═══ Text section ═══

In support of these and other functions, the in-vehicle information
system 18 further includes or is associated with a number of other
sub-systems and interfaces. In the illustrated embodiment, the
in-vehicle information system 18 includes or is associated with one
or more wireless communication interfaces 22, which may include a
Satellite Data Modem (SDM) and/or a cellular communications
transceiver, a GPS/Navigation sub-system 24, a discrete signal
interface 26, a vehicle data bus interface 28, and an operator
interface 30, also referred to as a Mobile Display Unit or
"MDU."
The one or more wireless communication interfaces 22 provide direct
or indirect communication links to the remote weather-determining
system 10, and such links may be persistent or non-persistent.
These communications links also may provide for incoming data
feeds, such as various driver information feeds.
Of course, to report weather-related data, the in-vehicle
information system 18 first must collect such data via one or more
corresponding measurements. In one embodiment, in-vehicle
information system 18 includes or is associated with a number of
relevant sensors, e.g., one or more of a temperature sensor, a
precipitation sensor, a humidity sensor, and a barometric pressure
sensor. Such sensors may be analog, digital, or any mix thereof,
and the discrete signal interface 26 is configured accordingly,
i.e., to receive the corresponding analog or digital signals. In
one embodiment, the discrete signal interface 26 provides digital
data to the processing system 20 corresponding to discrete
weather-data input signals.
Of course, there are monetary and practical disadvantages
associated with requiring the road-going vehicles 12 to carry
dedicated weather-sensing equipment. Indeed, one or more
embodiments taught herein exploit indirect (inferential) sensing of
weather-related data and/or make advantageous use of sensor
information already available on the typical road-going vehicle 12.
In one example of inferential sensing of weather-related data, the
discrete signal interface 26, or the vehicle data bus interface 28,
is configured to receive windshield wiper speed data, e.g., on/off,
fast/slow/intermittent, etc. In turn, the processing system 20
infers precipitation-related data from the wiper speed
information.
Inferential sensing also may include the sensing of Antilock
Braking System (ABS) related data, which is relevant to sensing
icing and other slick/hazardous road conditions. In one embodiment,
the discrete signal interface 26 receives ABS-related data. For
example, the same discrete signal used to activate a dashboard or
other driving-warning indicator regarding ABS activity can be
sensed via the discrete interface 26 as an indication of ABS
activity. In another embodiment, the in-vehicle information system
18 receives ABS-related data via the vehicle data bus interface 28.

═══

Can you condense the paragraph of the in-vehicle information system passage that begins "Of course, to report weather-related data" into a short list that keeps its main facts?

═══ Provided information ═══

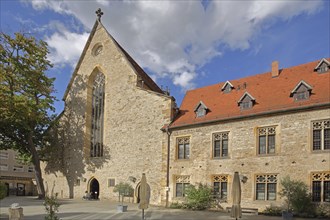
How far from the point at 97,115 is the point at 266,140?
58.2 feet

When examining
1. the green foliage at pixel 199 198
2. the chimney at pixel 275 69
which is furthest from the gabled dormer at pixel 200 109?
the chimney at pixel 275 69

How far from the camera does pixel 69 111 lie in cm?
3441

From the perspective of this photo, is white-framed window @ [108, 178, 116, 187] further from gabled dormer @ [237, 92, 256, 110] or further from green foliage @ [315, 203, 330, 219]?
green foliage @ [315, 203, 330, 219]

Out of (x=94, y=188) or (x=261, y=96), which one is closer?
(x=261, y=96)

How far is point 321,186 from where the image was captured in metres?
18.2

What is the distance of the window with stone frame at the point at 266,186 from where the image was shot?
20.0 meters

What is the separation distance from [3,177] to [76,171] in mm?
18625

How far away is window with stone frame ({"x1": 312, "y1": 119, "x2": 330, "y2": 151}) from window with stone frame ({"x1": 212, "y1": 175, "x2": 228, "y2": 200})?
6.20 m

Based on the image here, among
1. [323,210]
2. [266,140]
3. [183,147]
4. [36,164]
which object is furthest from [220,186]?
[36,164]

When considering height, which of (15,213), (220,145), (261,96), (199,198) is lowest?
(199,198)

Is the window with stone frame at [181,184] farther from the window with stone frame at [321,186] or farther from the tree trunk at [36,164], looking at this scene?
the tree trunk at [36,164]

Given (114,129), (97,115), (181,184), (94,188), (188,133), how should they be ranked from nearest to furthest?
(181,184) → (188,133) → (114,129) → (94,188) → (97,115)

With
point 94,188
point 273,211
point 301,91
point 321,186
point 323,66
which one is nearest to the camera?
point 321,186

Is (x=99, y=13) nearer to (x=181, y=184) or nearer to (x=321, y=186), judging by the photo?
(x=181, y=184)
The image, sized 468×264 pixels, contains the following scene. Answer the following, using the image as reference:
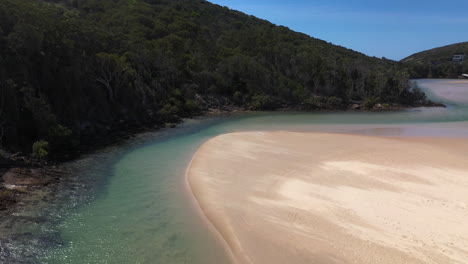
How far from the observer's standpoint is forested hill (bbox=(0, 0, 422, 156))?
24750mm

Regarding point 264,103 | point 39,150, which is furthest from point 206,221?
point 264,103

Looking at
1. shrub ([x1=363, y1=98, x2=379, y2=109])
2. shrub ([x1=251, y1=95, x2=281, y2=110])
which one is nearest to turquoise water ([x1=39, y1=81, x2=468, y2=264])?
shrub ([x1=251, y1=95, x2=281, y2=110])

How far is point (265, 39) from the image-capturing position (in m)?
73.4

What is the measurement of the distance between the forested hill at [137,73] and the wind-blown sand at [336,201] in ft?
43.1

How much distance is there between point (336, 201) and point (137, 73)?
3471 centimetres

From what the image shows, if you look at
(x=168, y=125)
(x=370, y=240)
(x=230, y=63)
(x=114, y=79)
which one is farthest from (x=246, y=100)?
(x=370, y=240)

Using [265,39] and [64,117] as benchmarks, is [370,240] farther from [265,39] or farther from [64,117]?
[265,39]

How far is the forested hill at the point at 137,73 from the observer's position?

═══

## Final result
- To report weather-related data, in-vehicle information system 18 must first collect it through one or more measurements.
- In one embodiment, the system includes or is associated with sensors such as a temperature sensor, a precipitation sensor, a humidity sensor, and a barometric pressure sensor.
- The sensors may be analog, digital, or a mix, and discrete signal interface 26 is configured to receive the corresponding signals.
- In one embodiment, discrete signal interface 26 provides processing system 20 with digital data corresponding to discrete weather-data input signals.